Perfect. Thank you very much Anders and Magnus. As Anders said it's time for the Q&A so please listen and follow the instructions from the operator. Thank you.
Thank you. If you do wish to ask a question, please press 01 on your telephone keypad. If you wish to withdraw your question, you may do so by pressing 02 to cancel. Our first question comes from the line of Simon Mortison from DMV Markets. Please go ahead, your line is open.

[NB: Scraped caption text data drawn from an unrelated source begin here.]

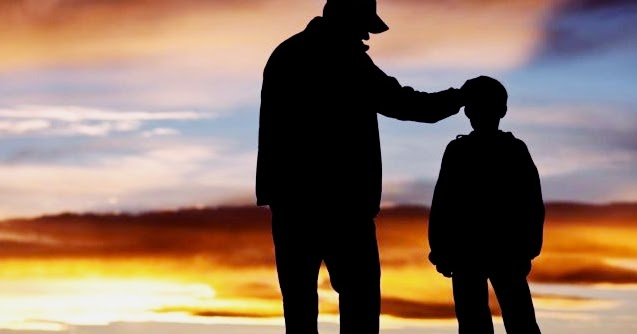184 Status Dan Caption Baper Buat Ayah Tersayang Naoncingcom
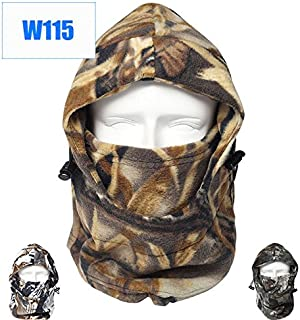 Dxnona® Outdoor Warm Windproof Camouflage Fleece Head Hat Face Mask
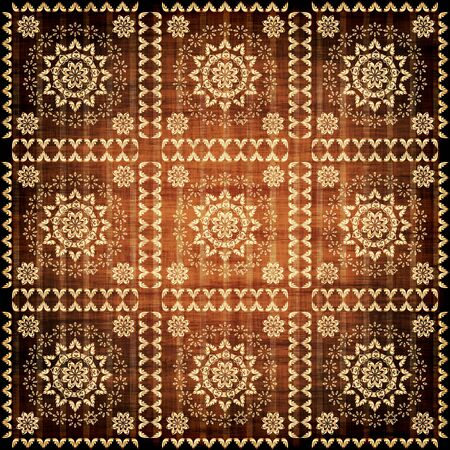 golden wallpaper with a pattern - seamless texture Stock Photo - 10119037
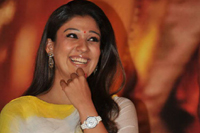 Nayanthara at KVJ Audio Launch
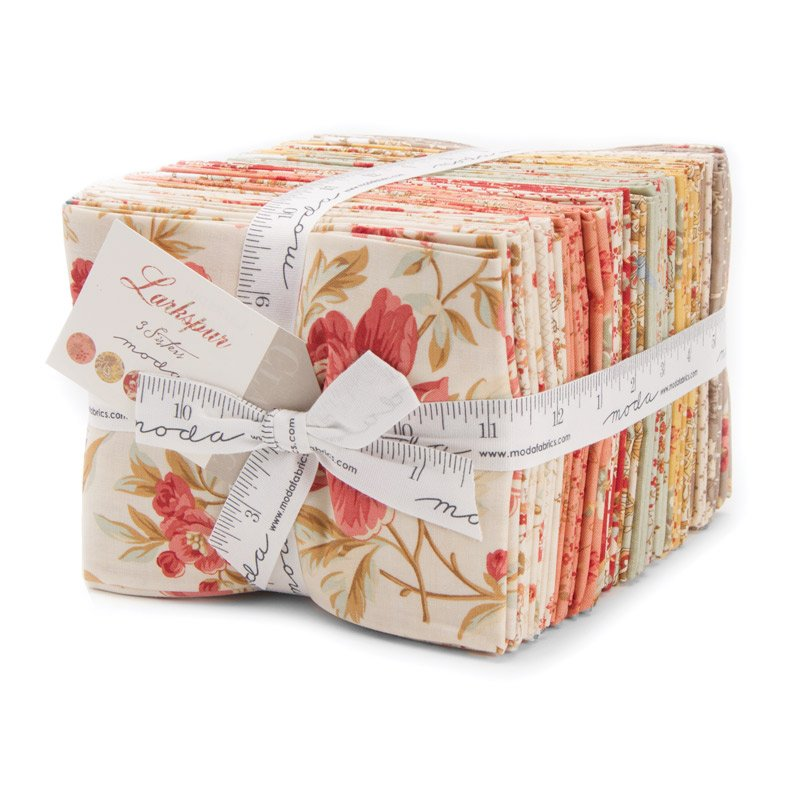 Larkspur Fat Quarter Bundle 44100AB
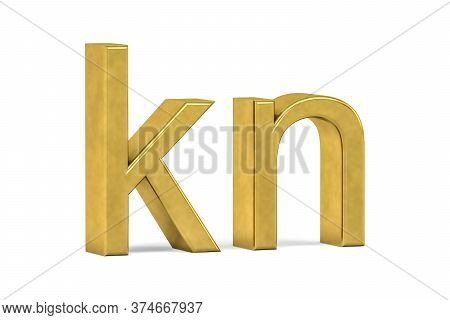Golden Croatian Kuna Sign Isolated On White Background - 3d Render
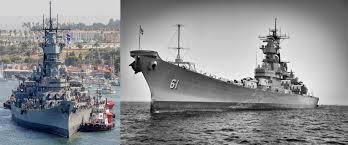 Bathtub Battleship Battleship Uss Iowa Museum Socal Museums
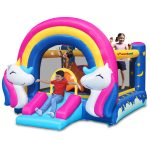 8004 fantasy bounce house children play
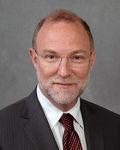 Douglas G. McClure's Profile Image
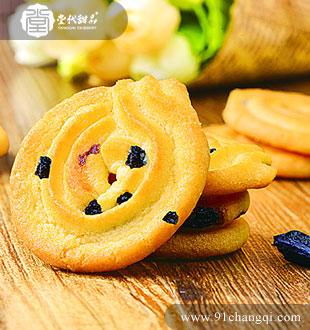 曲奇1_堂代甜品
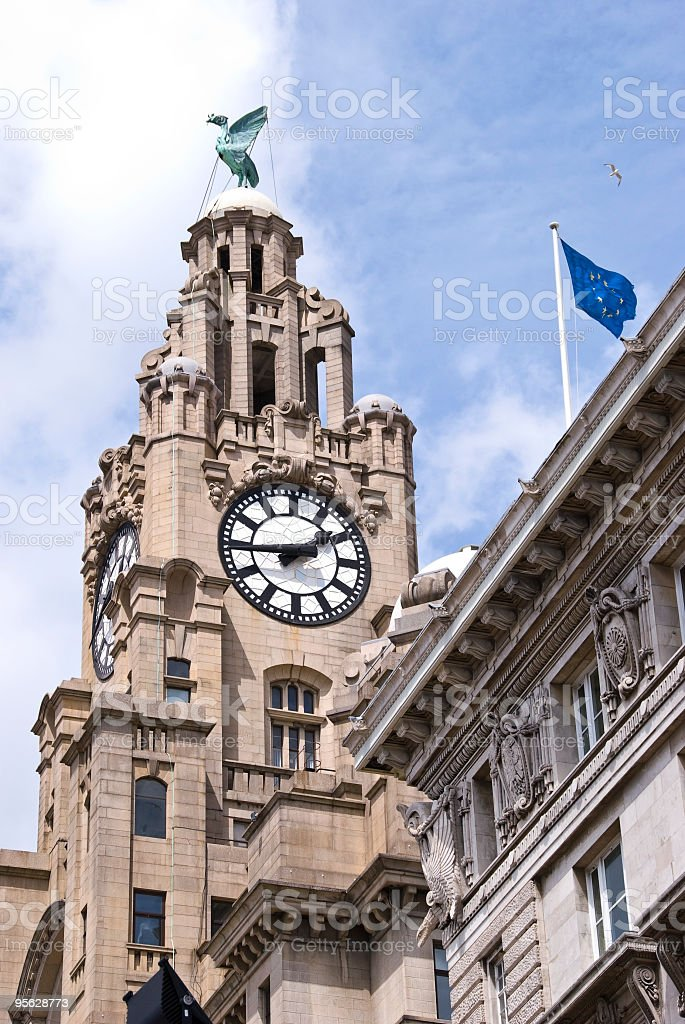Royal Liver building, Liverpool royalty-free stock photo
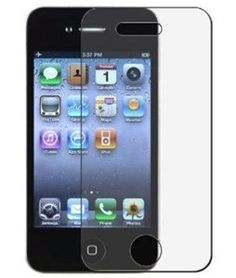 Mobile HD matte film for iphone 4/4s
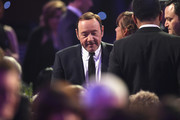 Actor Kevin Spacey in the audience during The 23rd Annual Screen Actors Guild Awards at The Shrine Auditorium on January 29, 2017 in Los Angeles, California. 26592_014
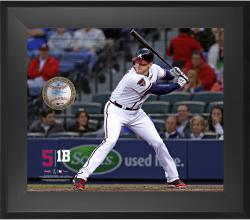 "Freddie Freeman Atlanta Braves Framed 20"" x 24"" Gamebreaker Photograph with Game-Used Ball"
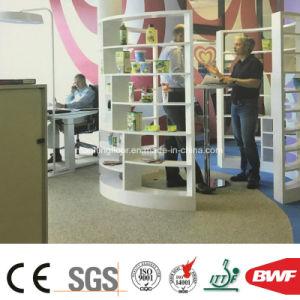 工場直接販売法安く1.6mmの密な底PVC Commericalビニールの床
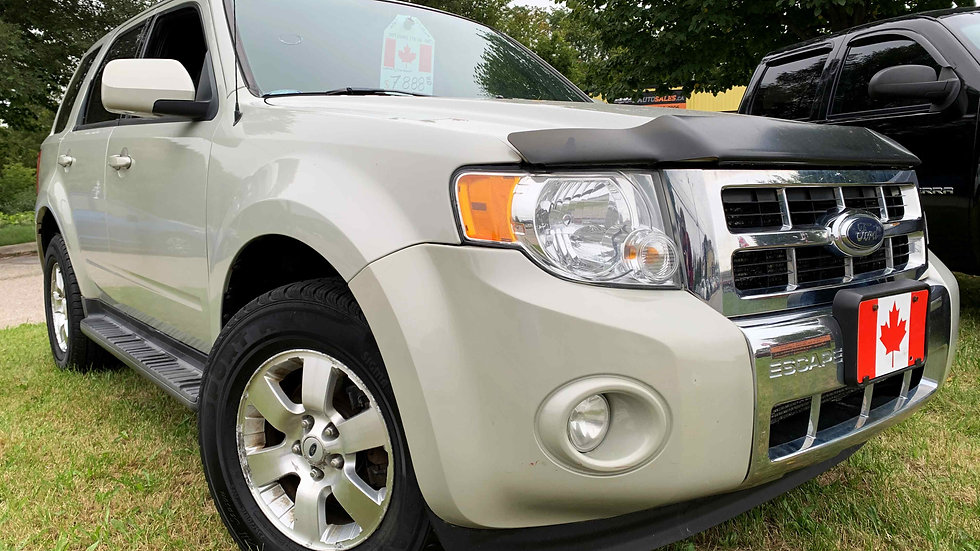2009 FORD ESCAPE LIMITED 4WD - LOW KMS!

thank you so much i have a few questions i was thinking about starting off with actually one on each segment especially when it comes to the margins in the construction this quarter it is as you said very very strong but you also meant gave some comments that you haven't been able to start so many projects and has been like some delays in the order book from what i hear and understand from this sector before is that The maturity profile of projects could significantly impact the profitability you have in margins. And my question is, is those delays now impacting the margins you're now reporting into one, given the very strong margins we're now seeing here in construction?
I can comment on that, Anders. No, not really. It's impacting the order booking somewhat in markets. We can see COVID impact, especially in the US and Europe. So the order booking is impacting the revenue, but we have been able, and the organization has worked really good with the cost control. So we have been able to reduce the cost in line with the revenue decrease. So the margin is holding up.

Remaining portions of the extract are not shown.